Town of Weare, et al.


Petitioner Carla Gericke requests certain court orders in response to the representation of the Town of Weare that it does not possess documents and other items sought by her under the Right to Know Law (RSA 91-A). The court determines that further information is required from the Town, and rules as follows.


In an order released on July 26, 2010, the court dismissed Carla Gericke's petition for injunctive relief under the Right to Know Law (RSA 91-A) based on the representation of the Town's counsel at the hearing that what Ms. Gericke sought -- audio and video recordings made on its police vehicles' recording devices and maintenance and usage records relating to such devices -- did not exist. The Town gave Ms. Gericke a different explanation when it declined [2] initially to produce the materials. It claimed then that the items were exempt from disclosure.

Gericke did not learn of the Town's new explanation until shortly before the hearing, so at the hearing she filed an Addendum to her petition. See document no. 5. Doubting the Town's assertion that it had no such materials, Gericke's Addendum called for (1) an in camera review of the Town's servers to determine their content; (2) disclosure of the Town's policies on maintaining dashboard video recording devices; (3) records on the use and maintenance of such equipment; (4) an explanation by the Town as to why the videos and records sought had "disappeared;" and (5) a court order prohibiting the Town from tampering with its servers and records until the court reviewed them. The court gave the Town twenty (20) days to respond, and the Town did so on August 16, 2010. See document no. 12. The Town's answer reiterates its counsel's earlier statements that the information sought was never in existence, and that there is nothing for the Town to disclose or explain, or for the court to review.1


The Addendum raises the question of whether a court may deny a request for an injunction under RSA 91-A based on the representation of counsel for the [3] governmental body that the records sought have never existed. The court has not found a State Supreme Court decision that discusses the procedure to be used when an agency says it is unable to produce records requested under RSA 91-A because there are no such records. However, the Supreme Court has held in other contexts that the similarity in purpose and content of the Right to Know Law to the federal Freedom of Information Act (FOIA) makes it appropriate to consider federal court decisions under FOIA when interpreting the state law. See Lamy v. N.H. Public Utilities Commission, 152 N.H. 106, 108 (2005); Lodge v. Knowlton, 118 N.H. 574, 577 (1978). Accordingly, the court has looked to federal cases discussing their approach under FOIA in these circumstances.
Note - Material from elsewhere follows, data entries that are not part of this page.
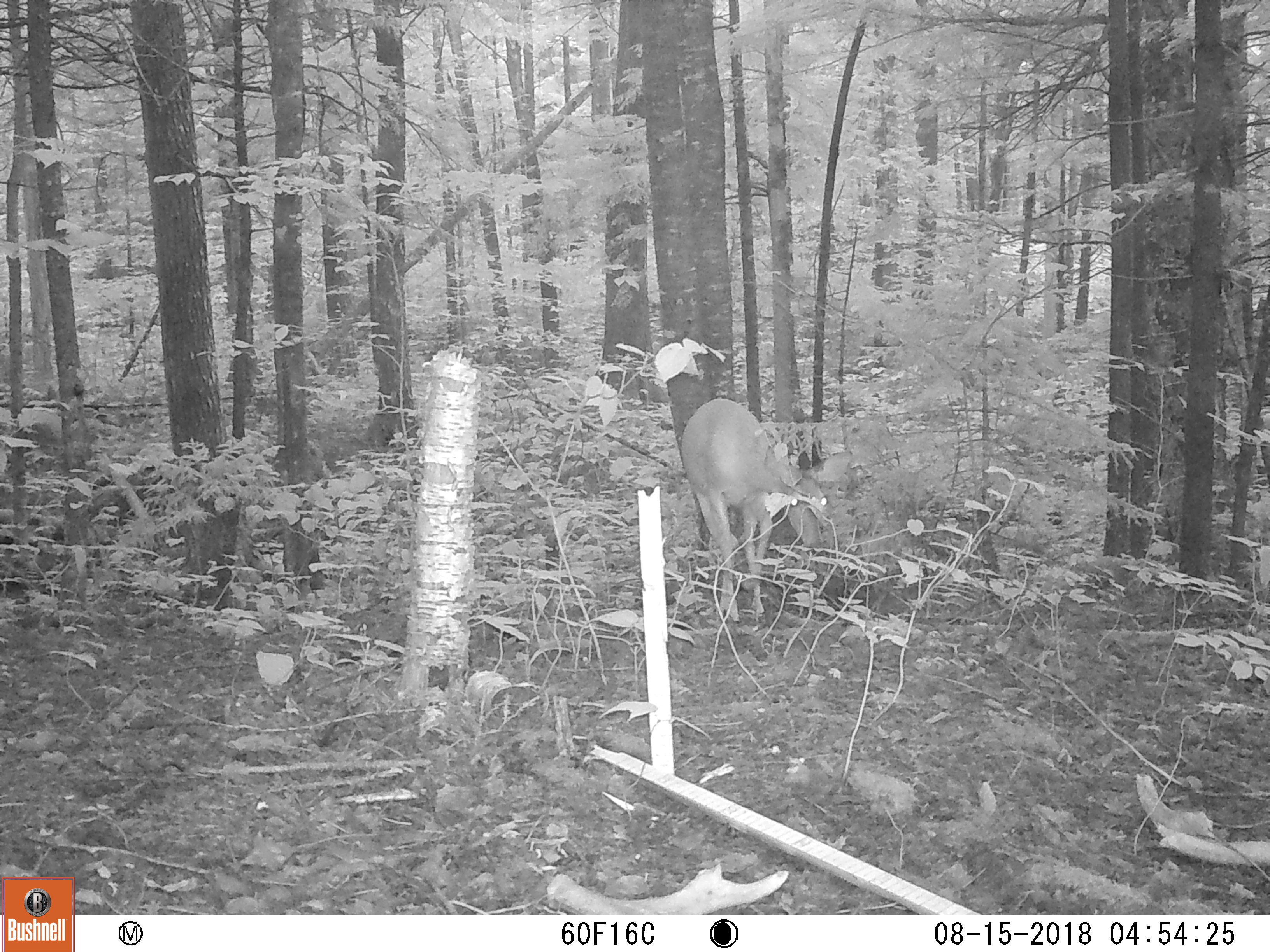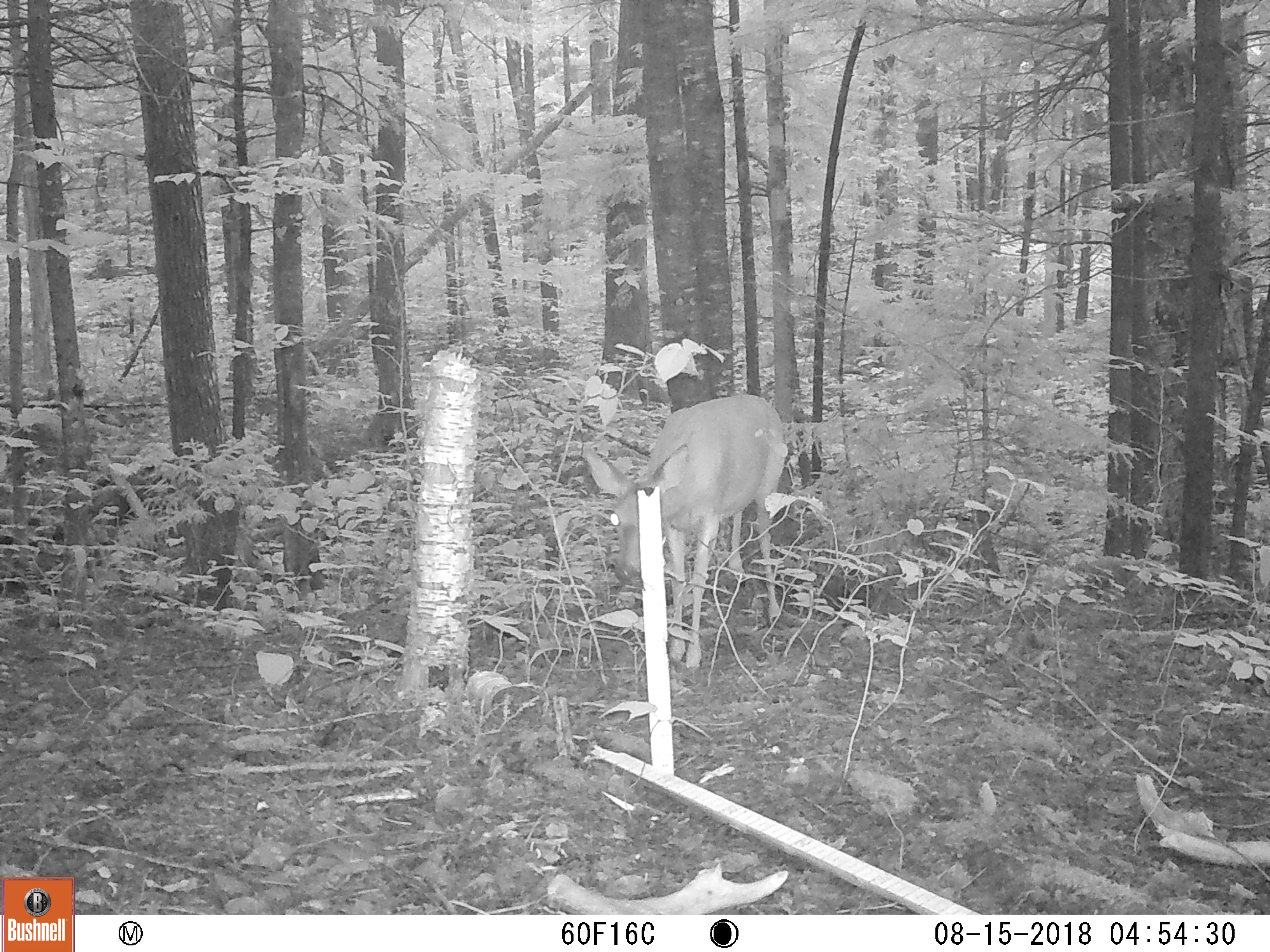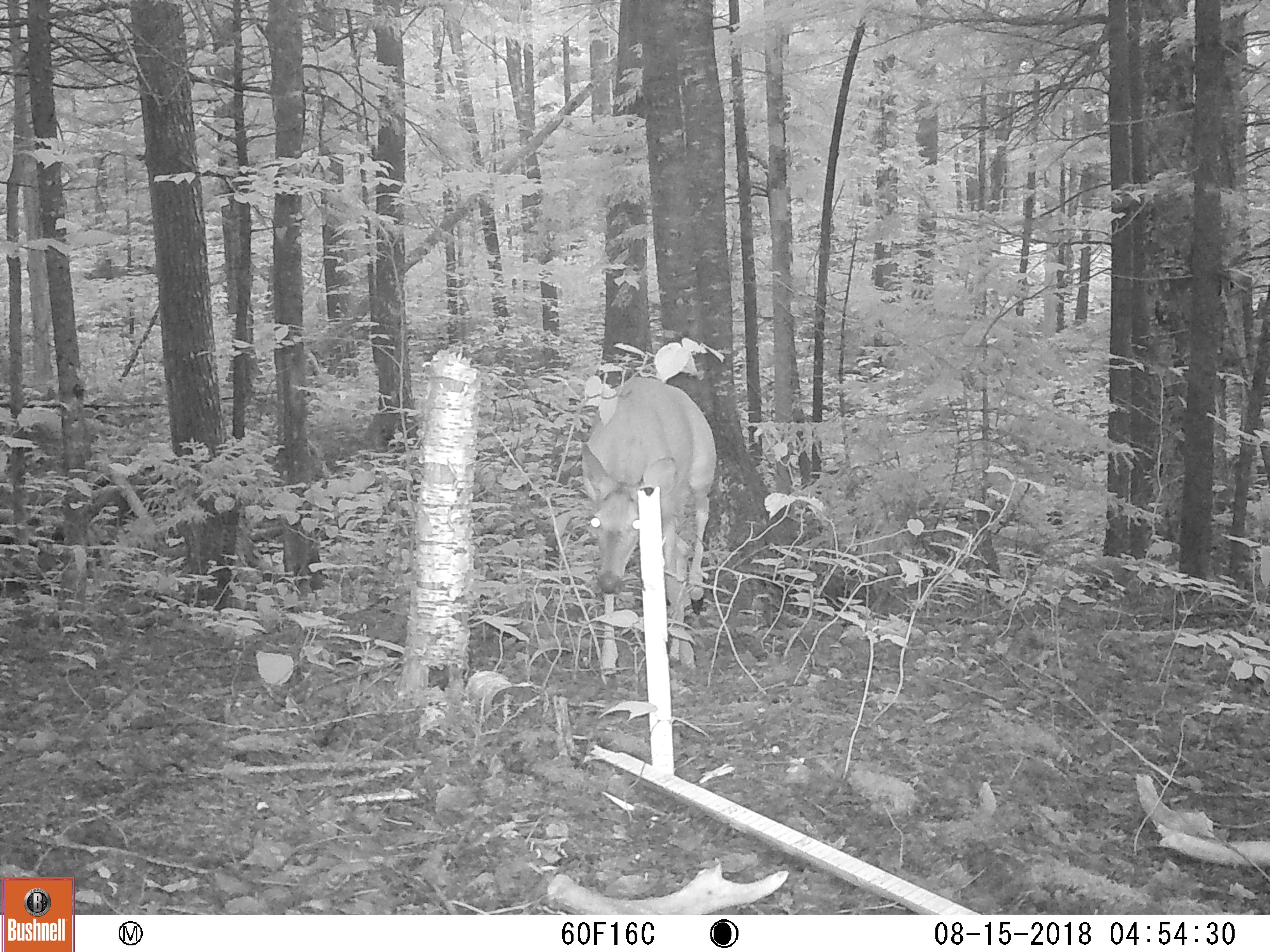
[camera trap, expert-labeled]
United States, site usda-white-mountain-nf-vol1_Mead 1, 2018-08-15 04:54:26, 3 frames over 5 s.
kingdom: Animalia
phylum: Chordata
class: Mammalia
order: Artiodactyla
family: Cervidae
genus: Odocoileus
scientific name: Odocoileus virginianus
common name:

Where an agency determines that it does not have records requested under the Freedom of Information Act, the procedure under the federal statute has been described as follows:

The FOIA mandates full public disclosure of agency records unless the requested records "fall squarely" within one or more of the nine statutory exemptions. The court may award summary judgment solely on the information provided in affidavits or declarations that describe "the justifications for nondisclosure with reasonably specific detail . . . and are not controverted by either contrary evidence in the record nor by evidence of agency bad faith." When, as here, responsive records are not located, an agency is entitled to summary judgment if it establishes "beyond material doubt [] that it conducted a search reasonably calculated to uncover all relevant documents." For purposes of this showing, the agency "may rely upon affidavits . . . as long as they are relatively detailed and nonconclusory and . . . submitted in good faith." The required level of detail "set[s] forth the search terms and the type of search performed, and aver[s] that all files likely to contain responsive materials (if such records exist) were searched. . . ." "If the requester produces countervailing evidence placing the sufficiency [4] of the identification or retrieval procedures genuinely in issue, summary judgment is inappropriate." In determining the adequacy of a FOIA search, the court is guided by principles of reasonableness. An agency is required to produce only those records in its custody and control at the time of the FOIA request.

Blunt-Bey v. U.S. Department of Justice, 612 F.Supp. 2d 72, 73-74 (D.D.C. 2009) (citations and quotations omitted).


The procedure under the federal law is appropriate to resolve the issues in this case. Within ten (10) days of the date on the clerk of court's notice of this decision, the Town of Weare shall file an affidavit from a person with first-hand knowledge or submit other proof in the form described above, which substantiates its counsel's representation that the information requested does not exist. If, upon reviewing the Town's submission, Ms. Gericke is of the view that a genuine issue remains as to whether there are such items or that the Town's retrieval efforts were inadequate, she may file her own affidavits and evidence that contradict the Town's position. Her response shall be filed within ten (10) days of her receipt of the Town's filing. The court will treat the Town's answer to the Addendum as one for summary judgment on the issues raised by the Addendum. Unless the court determines a further hearing is necessary, the [5] ruling on the Addendum will be based on the parties' filings.


Date: November 22, 2010    /s/   

Brian T. Tucker

Presiding Justice

1 The Addendum was not addressed until now because Gericke appealed the court's July 2010 order to the Supreme Court. The Supreme Court dismissed the appeal because there was no ruling on the issues raised in the Addendum. Counsel for Gericke requested a decision on the Addendum in correspondence to this court dated November 8, 2010, which is the same date on which the court received the Supreme Court's mandate.